It’s no secret that the payments industry has been undergoing a period of enormous growth and innovation. Payments has transformed from a steadfast, predictable industry to one with solutions so advanced they sound futuristic. Inventions such as selfie-pay, contactless payments, crypto currency, and biotechnology are just examples of the incredible solutions coming out of the payments industry. However, many payments companies are so anxious to deliver “the future” to merchants and consumers that they overlook merchants that are still stuck using outdated technologies. That is to say, despite all of the undeniably impressive recent advancements the payment industry has made, there are still merchants that, for lack of a better option, continue using paper or phone to accept credit cards.
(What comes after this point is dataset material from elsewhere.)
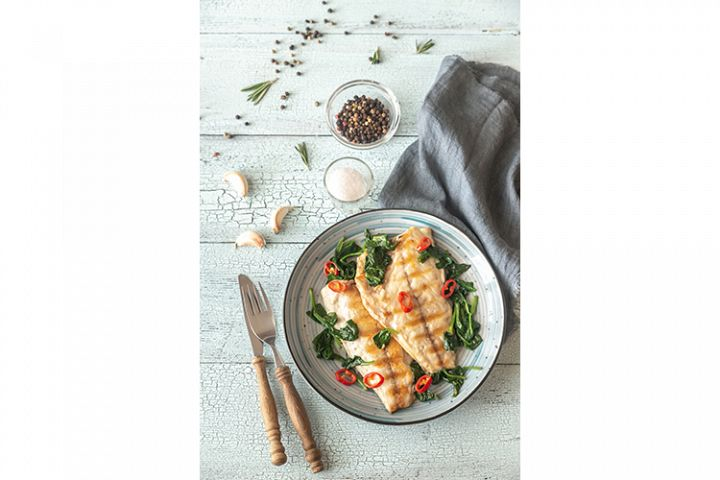 Grilled sea bream fish fillet with spinach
While it may be difficult to believe that some merchants still use telephone calls or paper credit card authorization forms as their primary method of accepting credit cards, just type “credit card authorization form 2016” into a Google search bar and look at the sheer volume of results that come up (over 20 million). While this number does not necessarily reflect the precise number of credit card authorizations forms in use, it does serve as an indication of their prevalence. Hard numbers on the proportion of credit card payments that are processed as paper or over the phone are difficult to find; however, a 2013 Federal Reserve report listed checks—a form of paper— as making up 15% of noncash payments.
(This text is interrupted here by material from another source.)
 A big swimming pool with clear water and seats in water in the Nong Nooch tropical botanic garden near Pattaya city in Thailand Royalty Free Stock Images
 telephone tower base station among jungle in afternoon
But who exactly are the merchants using these kinds of payments? Who are these businesses that the payment industry has left behind?
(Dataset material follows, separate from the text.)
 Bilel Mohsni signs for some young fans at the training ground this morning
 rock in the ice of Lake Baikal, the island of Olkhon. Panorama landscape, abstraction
Generally speaking, it is the merchants for which neither a traditional swipe model nor an online shopping cart solution work that use telephone and paper to accept credit card payments, otherwise known as them “remote transaction merchants”. This merchant segment makes up a substantial, though not highly visible, sector of card not present businesses. Examples of remote transaction merchants include medical offices, law offices, independent contactors, and catering companies, and merchants that typically invoice their clients for payments that are due, include either a paper credit card authorization form, or instructions to call the office to make a payment. Not only are these methods of credit card acceptance inefficient and take longer to get paid, but they also put merchants and their customers at risk, because with outdated technology comes outdated security.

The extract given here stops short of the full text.